On the Shabbat of October 27, 2018, a white supremacist stormed into the Tree of Life Synagogue in Pittsburgh, Pennsylvania, and killed 11 elderly Jewish people, resulting in what is considered the deadliest antisemitic attack in American history. Five years later, the verdict came: a federal jury, made up of 12 jurors, pronounced the death sentence for Robert Bowers, now 50.
He didn’t apologize or express regret for what he did, instead his lawyers tried to argue that he had a difficult and traumatic childhood, tried to kill himself as a teenager and suffered from schizophrenia. But the jurors didn’t flinch. They confirmed again the 63 criminal counts he was convicted on five years ago and they delivered the verdict in under 10 hours of deliberation.

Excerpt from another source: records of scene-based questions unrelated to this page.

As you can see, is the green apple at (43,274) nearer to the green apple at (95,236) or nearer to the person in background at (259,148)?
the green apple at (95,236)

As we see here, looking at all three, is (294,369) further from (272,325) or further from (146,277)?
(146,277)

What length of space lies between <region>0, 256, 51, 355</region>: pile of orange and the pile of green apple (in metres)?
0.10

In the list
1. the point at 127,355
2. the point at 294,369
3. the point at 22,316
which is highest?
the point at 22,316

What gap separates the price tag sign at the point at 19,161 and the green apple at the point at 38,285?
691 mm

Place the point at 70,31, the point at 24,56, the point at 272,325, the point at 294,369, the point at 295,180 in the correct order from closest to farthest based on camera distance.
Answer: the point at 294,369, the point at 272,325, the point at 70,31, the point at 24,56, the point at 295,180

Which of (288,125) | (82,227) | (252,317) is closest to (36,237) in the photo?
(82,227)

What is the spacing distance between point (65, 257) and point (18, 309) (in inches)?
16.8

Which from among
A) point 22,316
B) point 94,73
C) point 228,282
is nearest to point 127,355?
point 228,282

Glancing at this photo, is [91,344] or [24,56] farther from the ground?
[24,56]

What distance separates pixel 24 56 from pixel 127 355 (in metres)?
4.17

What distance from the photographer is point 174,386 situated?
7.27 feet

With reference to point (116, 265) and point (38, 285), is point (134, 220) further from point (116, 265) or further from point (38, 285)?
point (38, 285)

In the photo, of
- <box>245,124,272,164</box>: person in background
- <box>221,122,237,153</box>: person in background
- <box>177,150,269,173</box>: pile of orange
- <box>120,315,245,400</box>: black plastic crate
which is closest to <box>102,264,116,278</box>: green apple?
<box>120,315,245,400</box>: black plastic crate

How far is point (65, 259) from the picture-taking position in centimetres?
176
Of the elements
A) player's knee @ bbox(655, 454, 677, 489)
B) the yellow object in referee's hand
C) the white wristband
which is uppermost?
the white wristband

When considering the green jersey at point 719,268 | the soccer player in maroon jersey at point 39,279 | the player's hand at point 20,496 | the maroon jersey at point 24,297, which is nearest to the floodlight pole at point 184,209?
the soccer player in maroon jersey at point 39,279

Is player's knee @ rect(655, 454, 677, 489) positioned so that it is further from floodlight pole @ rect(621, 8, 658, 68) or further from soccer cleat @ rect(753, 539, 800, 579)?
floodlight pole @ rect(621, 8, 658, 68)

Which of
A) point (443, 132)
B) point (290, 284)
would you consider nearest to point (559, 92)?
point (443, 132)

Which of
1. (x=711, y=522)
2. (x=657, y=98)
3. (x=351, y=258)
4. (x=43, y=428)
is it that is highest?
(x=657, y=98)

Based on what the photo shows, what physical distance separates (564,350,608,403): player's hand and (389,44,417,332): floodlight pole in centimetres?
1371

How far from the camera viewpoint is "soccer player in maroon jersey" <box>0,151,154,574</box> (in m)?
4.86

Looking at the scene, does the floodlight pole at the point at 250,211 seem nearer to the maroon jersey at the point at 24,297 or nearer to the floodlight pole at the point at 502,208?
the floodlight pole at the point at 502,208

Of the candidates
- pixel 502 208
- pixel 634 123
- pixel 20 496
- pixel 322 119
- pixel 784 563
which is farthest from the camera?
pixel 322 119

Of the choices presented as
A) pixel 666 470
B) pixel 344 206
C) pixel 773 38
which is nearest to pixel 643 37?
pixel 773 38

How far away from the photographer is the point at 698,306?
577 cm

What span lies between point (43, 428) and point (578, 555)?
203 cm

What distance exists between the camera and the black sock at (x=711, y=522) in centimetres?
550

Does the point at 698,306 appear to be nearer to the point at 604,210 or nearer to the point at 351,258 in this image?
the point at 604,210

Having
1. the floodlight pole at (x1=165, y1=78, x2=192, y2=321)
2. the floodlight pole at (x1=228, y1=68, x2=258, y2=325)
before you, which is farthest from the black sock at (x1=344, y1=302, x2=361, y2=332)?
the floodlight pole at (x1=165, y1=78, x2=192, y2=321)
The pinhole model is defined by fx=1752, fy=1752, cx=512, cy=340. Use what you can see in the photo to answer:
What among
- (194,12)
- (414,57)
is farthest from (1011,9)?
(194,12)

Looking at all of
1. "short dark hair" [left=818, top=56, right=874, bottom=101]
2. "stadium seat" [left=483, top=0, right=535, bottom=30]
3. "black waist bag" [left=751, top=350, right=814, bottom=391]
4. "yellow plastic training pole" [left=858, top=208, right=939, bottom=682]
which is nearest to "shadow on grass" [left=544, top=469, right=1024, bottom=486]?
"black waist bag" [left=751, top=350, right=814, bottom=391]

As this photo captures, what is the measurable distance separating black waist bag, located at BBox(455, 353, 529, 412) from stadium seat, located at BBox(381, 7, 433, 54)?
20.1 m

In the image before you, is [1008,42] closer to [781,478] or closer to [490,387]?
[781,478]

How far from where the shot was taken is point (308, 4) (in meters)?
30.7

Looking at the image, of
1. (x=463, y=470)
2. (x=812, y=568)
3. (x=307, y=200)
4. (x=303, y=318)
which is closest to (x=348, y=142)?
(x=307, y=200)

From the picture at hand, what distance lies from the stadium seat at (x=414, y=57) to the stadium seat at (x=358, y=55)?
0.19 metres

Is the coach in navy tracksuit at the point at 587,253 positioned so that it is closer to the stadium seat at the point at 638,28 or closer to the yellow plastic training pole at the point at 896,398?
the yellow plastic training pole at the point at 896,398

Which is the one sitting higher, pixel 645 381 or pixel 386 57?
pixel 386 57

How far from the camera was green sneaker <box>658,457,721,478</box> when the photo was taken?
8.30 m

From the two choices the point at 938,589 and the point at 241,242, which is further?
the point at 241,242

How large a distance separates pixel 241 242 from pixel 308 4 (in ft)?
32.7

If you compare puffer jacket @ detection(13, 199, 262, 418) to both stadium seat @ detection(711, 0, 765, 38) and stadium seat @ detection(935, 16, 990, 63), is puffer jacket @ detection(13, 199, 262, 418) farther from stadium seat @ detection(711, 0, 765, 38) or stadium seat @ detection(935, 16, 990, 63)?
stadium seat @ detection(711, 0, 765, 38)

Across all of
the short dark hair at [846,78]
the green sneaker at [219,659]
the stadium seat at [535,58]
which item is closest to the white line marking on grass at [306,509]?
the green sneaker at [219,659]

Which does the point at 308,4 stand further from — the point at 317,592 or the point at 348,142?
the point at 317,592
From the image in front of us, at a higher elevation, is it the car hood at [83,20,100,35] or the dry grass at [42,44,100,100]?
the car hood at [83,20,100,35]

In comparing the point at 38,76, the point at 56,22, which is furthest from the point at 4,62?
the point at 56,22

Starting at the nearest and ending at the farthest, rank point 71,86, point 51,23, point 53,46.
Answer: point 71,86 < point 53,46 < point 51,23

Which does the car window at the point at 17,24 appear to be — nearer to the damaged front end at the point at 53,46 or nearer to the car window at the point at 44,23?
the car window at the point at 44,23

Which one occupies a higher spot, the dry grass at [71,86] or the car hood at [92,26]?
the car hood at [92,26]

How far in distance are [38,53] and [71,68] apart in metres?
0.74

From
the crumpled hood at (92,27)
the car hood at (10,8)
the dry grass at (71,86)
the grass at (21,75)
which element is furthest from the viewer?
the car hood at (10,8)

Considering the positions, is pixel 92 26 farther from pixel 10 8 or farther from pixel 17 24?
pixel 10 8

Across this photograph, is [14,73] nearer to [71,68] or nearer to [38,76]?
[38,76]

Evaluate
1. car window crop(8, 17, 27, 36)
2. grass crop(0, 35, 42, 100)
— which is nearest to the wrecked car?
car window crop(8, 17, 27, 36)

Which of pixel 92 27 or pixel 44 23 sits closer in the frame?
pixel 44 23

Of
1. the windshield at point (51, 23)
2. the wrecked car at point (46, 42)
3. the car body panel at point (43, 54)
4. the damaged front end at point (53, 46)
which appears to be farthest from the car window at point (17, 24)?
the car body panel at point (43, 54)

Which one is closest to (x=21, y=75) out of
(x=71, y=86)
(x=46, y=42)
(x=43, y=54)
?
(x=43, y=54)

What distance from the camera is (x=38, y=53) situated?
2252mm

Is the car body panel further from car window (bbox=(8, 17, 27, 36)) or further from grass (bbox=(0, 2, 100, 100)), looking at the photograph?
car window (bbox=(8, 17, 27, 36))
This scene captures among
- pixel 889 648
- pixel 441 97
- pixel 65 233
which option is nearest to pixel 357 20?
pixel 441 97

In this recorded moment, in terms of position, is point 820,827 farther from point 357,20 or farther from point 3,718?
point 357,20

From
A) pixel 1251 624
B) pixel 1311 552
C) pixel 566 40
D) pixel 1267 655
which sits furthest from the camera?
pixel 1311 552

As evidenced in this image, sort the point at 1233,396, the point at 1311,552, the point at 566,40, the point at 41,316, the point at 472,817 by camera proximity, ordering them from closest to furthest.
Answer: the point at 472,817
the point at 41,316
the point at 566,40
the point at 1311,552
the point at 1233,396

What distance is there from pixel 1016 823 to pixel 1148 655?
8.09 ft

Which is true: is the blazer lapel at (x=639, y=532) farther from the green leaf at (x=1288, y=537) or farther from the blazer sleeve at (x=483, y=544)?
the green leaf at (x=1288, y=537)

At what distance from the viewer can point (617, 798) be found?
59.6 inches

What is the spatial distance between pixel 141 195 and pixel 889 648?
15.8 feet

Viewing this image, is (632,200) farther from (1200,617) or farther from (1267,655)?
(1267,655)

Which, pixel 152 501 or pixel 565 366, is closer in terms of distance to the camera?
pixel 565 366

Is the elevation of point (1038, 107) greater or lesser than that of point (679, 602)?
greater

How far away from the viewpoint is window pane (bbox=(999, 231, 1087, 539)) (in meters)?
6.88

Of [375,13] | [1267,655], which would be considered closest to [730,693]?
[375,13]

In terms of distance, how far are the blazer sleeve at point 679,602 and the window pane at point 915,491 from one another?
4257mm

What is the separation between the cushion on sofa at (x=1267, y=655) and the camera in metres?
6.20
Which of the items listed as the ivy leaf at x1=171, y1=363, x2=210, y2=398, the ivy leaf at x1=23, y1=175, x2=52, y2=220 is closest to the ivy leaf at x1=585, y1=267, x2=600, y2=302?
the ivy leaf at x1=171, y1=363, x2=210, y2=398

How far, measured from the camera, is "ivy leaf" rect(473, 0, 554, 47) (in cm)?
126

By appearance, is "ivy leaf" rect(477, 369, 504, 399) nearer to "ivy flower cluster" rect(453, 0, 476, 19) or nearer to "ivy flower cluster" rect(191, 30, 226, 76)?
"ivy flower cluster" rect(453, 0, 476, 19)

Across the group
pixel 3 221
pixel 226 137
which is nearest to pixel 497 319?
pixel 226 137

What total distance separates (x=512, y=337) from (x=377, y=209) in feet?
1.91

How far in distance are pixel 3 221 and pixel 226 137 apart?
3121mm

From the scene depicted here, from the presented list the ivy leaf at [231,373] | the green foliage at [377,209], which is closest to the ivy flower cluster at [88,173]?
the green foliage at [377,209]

Before committing this hateful massacre, he announced on his social media what he was about to do, as a manifesto: “I can’t sit by and watch my people get slaughtered. Screw your optics, I’m going in”. He went to one of the largest and most historic Jewish communities in the US, while members of three congregations had gathered for Shabbat worship and study, with an AR-15 rifle and three handguns. And then opened fire. In addition to the 11 people he killed, he wounded two worshippers and five responding police officers.
Despite the possible and unnecessary trauma this trial could involve, the family of two victims, Rose Mallinger, a 97-year-old who was killed in the attack, and Andrea Wedner, her daughter, who was wounded , released a statement to thank the jury.
“Although we will never attain closure from the loss of our beloved Rose Mallinger, we now feel a measure of justice has been served”.